I’ve been reading with great interest the coverage and commentary regarding the “barment” letter that has been initiated by a number of downtown Portsmouth’s bars and restaurants. 

Here are some articles and letters on the subject: From September 18th’s Portsmouth Herald, Bars get tough: Thrown out of one; banned from 15. Similarly, from the next day’s Foster’s: Portsmouth bars won’t tolerate drunks, will ban them. The the pushback, from September 24th’s Foster’s: ‘Barment’ may be more of a headache for bars than violators. The Herald’s September 23rd editorial and, predictably, letters to the editor of the Herald, including one from the police lieutenant tasked with overseeing this program.
As the proprietor of the Portsmouth Brewery, a busy downtown restaurant, I have chosen not to participate in this program, and I would like to share the reasoning behind my decision. It is quite simple, actually: at the Brewery, we prefer that the matter of whom and whom not to serve remains ours and ours alone. When another licensed establishment has banned a patron from its premises due to unacceptable behavior, we certainly want to know the details and circumstances of that decision and hope that information will be forthcoming. In certain situations, we may wish to follow suit, but there may be times when we do not. There are a variety of situations that may cause a customer to no longer be welcome in a given establishment. I am thinking of a certain former customer of ours whom we “uninvited” this past summer from our premises. Would I like to see that individual banned from fourteen other places in town? Absolutely not. In her case, that would be punitive and retaliatory on our part and would not serve the interests of the community. I am not comfortable with a system that allows wholesale barments, because it does not account for circumstances and removes face-to-face accountability from individual operators.

Much of the discussion surrounding this issue has been connected with alcohol service, and it must be noted that when patron misbehavior is alcohol-related, both the patron and the serving establishment share responsibility. Nonetheless, it has been said before, and it bears repeating here that the vast majority of adults who consume alcohol do so responsibly, while the majority of those in the beverage alcohol business are committed to serving it responsibly, as well.

__YOUR TASKS__
(a) Retype the passage of the barment commentary starting with "Here are some" and going on through "overseeing this program.".
(b) Answer these questions from the barment commentary:
(i) Which paper ran the September 23rd editorial?
(ii) What establishment does the writer run?
(iii) When patron misbehavior is alcohol-related, who shares responsibility?
(c) Proceed with the barment commentary from the point where it stops.

__ENTRIES PROVIDED__
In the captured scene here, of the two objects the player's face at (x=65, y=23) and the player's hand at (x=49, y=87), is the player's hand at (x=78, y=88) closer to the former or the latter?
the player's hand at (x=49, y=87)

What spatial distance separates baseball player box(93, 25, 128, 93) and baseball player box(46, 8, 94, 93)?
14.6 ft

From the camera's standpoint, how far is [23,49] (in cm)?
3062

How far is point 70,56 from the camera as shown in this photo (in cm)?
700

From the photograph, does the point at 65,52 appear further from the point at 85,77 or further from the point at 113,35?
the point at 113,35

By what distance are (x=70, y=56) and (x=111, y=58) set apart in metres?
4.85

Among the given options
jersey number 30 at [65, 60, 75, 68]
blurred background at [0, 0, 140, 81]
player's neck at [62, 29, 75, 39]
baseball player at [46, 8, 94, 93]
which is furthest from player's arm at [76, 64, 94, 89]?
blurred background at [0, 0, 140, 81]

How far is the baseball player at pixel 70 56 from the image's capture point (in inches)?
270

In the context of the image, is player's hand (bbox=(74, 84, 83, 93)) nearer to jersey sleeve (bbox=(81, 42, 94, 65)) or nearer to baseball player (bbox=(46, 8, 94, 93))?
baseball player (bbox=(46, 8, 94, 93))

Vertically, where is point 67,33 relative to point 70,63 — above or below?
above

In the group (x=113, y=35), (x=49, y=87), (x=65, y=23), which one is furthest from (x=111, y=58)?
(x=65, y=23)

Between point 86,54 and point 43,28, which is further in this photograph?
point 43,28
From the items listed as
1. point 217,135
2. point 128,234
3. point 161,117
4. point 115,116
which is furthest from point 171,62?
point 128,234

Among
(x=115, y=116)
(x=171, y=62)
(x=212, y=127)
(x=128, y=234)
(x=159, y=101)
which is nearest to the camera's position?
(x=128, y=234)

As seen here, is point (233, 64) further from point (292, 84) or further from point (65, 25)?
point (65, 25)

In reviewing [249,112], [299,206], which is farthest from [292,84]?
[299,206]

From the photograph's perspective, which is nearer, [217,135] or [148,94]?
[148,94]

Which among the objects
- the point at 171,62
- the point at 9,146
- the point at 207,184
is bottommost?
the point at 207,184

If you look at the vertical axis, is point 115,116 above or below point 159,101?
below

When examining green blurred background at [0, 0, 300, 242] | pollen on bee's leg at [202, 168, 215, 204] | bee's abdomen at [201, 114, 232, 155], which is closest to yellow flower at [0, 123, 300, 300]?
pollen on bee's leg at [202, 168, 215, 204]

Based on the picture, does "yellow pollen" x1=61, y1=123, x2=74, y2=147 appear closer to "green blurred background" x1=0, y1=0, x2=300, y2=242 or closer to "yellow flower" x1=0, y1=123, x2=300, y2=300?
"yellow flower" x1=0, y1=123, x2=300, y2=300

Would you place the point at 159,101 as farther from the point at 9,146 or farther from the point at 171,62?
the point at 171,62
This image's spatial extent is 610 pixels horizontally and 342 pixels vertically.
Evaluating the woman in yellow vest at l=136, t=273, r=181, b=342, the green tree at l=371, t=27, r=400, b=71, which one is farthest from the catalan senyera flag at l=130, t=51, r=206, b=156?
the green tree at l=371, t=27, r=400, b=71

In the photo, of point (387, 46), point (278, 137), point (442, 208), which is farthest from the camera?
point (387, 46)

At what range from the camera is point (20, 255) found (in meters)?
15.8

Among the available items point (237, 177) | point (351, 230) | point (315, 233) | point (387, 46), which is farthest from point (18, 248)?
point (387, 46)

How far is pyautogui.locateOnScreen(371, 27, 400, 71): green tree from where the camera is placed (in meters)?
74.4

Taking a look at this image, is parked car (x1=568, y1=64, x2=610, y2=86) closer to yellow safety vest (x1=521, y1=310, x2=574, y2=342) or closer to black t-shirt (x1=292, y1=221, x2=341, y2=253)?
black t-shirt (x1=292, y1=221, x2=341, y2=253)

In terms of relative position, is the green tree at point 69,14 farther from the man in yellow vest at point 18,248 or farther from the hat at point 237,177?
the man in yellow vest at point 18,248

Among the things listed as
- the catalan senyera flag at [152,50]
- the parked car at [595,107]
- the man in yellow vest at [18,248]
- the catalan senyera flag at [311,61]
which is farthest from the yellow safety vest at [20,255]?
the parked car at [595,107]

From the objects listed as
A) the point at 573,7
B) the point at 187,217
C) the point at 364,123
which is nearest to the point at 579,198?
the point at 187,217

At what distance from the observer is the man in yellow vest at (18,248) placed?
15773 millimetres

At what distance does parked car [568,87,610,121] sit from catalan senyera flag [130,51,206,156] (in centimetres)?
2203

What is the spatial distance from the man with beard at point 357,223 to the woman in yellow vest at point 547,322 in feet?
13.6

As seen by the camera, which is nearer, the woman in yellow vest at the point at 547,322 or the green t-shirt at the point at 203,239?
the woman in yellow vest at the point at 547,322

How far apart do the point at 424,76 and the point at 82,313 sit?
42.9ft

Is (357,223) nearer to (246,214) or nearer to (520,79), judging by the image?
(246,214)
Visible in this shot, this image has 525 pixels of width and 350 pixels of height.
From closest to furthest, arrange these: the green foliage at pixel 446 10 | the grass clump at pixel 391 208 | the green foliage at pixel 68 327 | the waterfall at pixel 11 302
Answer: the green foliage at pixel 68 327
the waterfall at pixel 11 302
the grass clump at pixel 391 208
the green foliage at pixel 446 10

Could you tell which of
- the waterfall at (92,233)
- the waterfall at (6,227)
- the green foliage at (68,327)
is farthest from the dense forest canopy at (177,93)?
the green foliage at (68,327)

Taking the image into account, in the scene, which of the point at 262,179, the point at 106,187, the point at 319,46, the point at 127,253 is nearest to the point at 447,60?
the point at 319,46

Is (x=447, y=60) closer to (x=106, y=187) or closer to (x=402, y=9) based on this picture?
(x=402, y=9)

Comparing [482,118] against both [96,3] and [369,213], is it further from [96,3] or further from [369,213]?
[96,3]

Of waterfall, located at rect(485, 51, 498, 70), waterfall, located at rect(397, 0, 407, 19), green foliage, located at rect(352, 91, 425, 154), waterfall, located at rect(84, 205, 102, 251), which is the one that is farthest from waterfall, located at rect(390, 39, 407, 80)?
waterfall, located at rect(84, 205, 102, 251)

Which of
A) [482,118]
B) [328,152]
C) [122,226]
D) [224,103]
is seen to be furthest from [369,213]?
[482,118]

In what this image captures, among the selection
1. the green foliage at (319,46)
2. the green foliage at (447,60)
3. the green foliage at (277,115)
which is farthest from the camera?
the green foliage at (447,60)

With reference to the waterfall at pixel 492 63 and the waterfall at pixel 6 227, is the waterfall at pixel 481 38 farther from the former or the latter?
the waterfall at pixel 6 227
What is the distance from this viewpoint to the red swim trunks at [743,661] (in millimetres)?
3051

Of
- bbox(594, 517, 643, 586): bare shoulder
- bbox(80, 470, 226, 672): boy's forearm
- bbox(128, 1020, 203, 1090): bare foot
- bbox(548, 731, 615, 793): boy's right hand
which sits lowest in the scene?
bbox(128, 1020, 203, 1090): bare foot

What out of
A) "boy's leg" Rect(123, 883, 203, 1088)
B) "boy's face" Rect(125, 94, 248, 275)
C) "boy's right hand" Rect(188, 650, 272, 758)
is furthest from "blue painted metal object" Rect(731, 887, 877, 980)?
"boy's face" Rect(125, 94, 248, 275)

__RESPONSES TO THE EXERCISE__
(a)
Here are some articles and letters on the subject: From September 18th’s Portsmouth Herald, Bars get tough: Thrown out of one; banned from 15. Similarly, from the next day’s Foster’s: Portsmouth bars won’t tolerate drunks, will ban them. The the pushback, from September 24th’s Foster’s: ‘Barment’ may be more of a headache for bars than violators. The Herald’s September 23rd editorial and, predictably, letters to the editor of the Herald, including one from the police lieutenant tasked with overseeing this program.

(b)
(i) The Herald (the Portsmouth Herald)
(ii) The Portsmouth Brewery, a busy downtown restaurant
(iii) Both the patron and the serving establishment

(c)
The best thing that all of us in the hospitality business can do is to focus on the quality and responsibility of our own alcohol service, and to be good neighbors with one another. Communication is key. Seventeen years ago, when the Brewery first opened its doors, we made a list of phone numbers of every bar in town and taped it next to our bar’s telephone. At the head of the list were these instructions: “Asshole Alert! Please help out your neighbors. Use this handy list and make a call when you think trouble may be heading their way.” Why is this effective? Because, as most bartenders will tell you, when you refuse service to some belligerent jerk one of the last things he’ll tell you on his way out the door is where he’s going next, where he believes he’s sure to be served. Eventually we copied the list, laminated it and mailed it to every other bar and restaurant in town. I’d venture to say that some version of that list remains taped next to many bar phones in town. That’s a start, but it is clearly not enough.

It has been suggested in these pages that the establishments participating in the barment program be boycotted. That is a patently silly idea and a misplaced response to their sincere effort to deal with problems caused by a small number of individuals whose irresponsible and sometimes dangerous behavior adversely affects the comfort, enjoyment and safety of the rest of us. My managers and I applaud that effort and are confident that, with everyone’s participation and input, it will evolve into a system the Portsmouth Brewery can participate in.